### [DIRECTIONS]
What is needed is an exact copy of the entries below, with every picture left out.

┌─ DATA EXTRACT

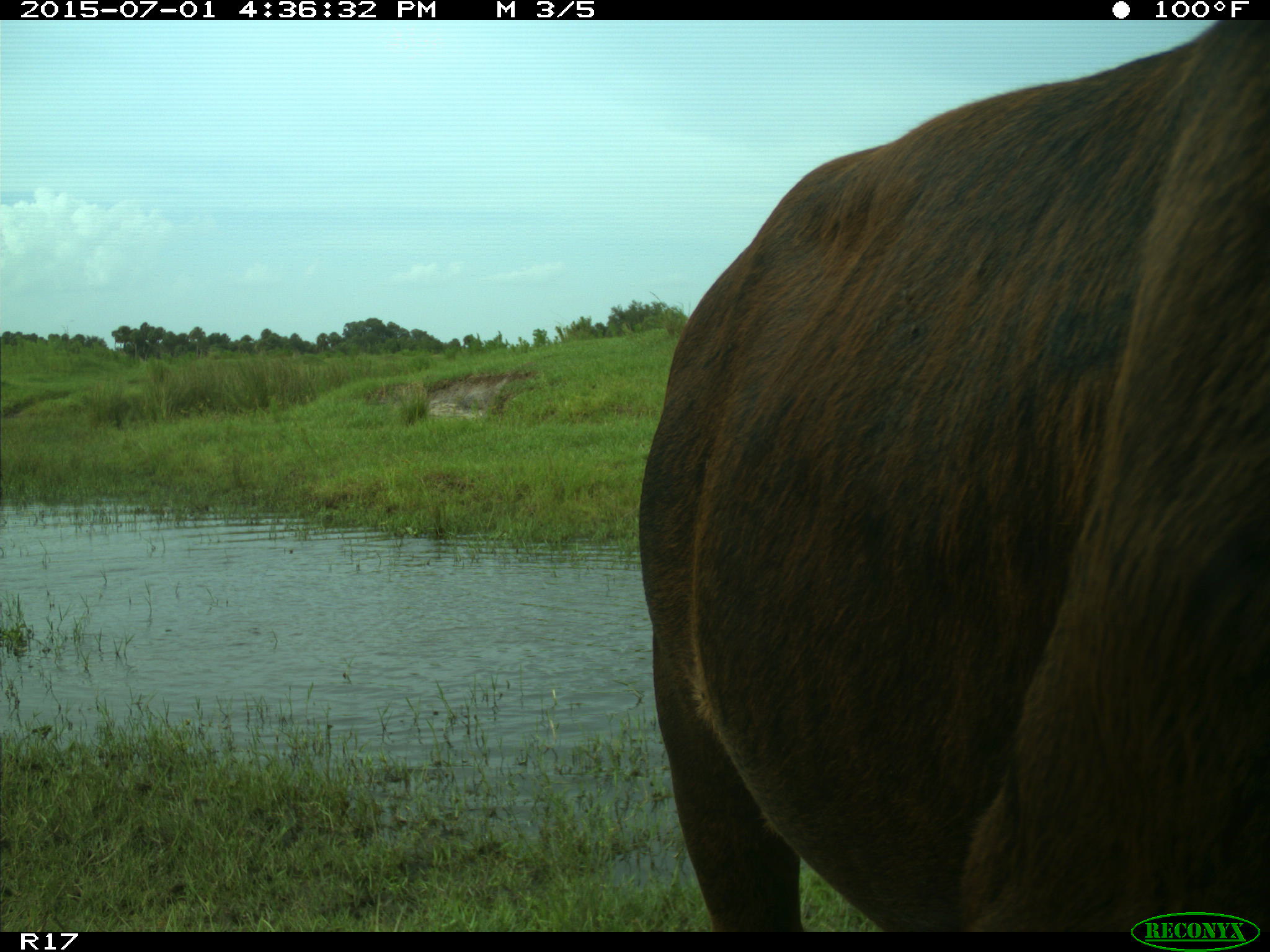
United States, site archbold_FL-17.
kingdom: Animalia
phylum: Chordata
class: Mammalia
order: Artiodactyla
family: Bovidae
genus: Bos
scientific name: Bos taurus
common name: domestic cow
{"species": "Bos taurus (domestic cow)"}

└─

### [ANSWER TO THE EXERCISE]
United States, site archbold_FL-17.
kingdom: Animalia
phylum: Chordata
class: Mammalia
order: Artiodactyla
family: Bovidae
genus: Bos
scientific name: Bos taurus
common name: domestic cow
{"species": "Bos taurus (domestic cow)"}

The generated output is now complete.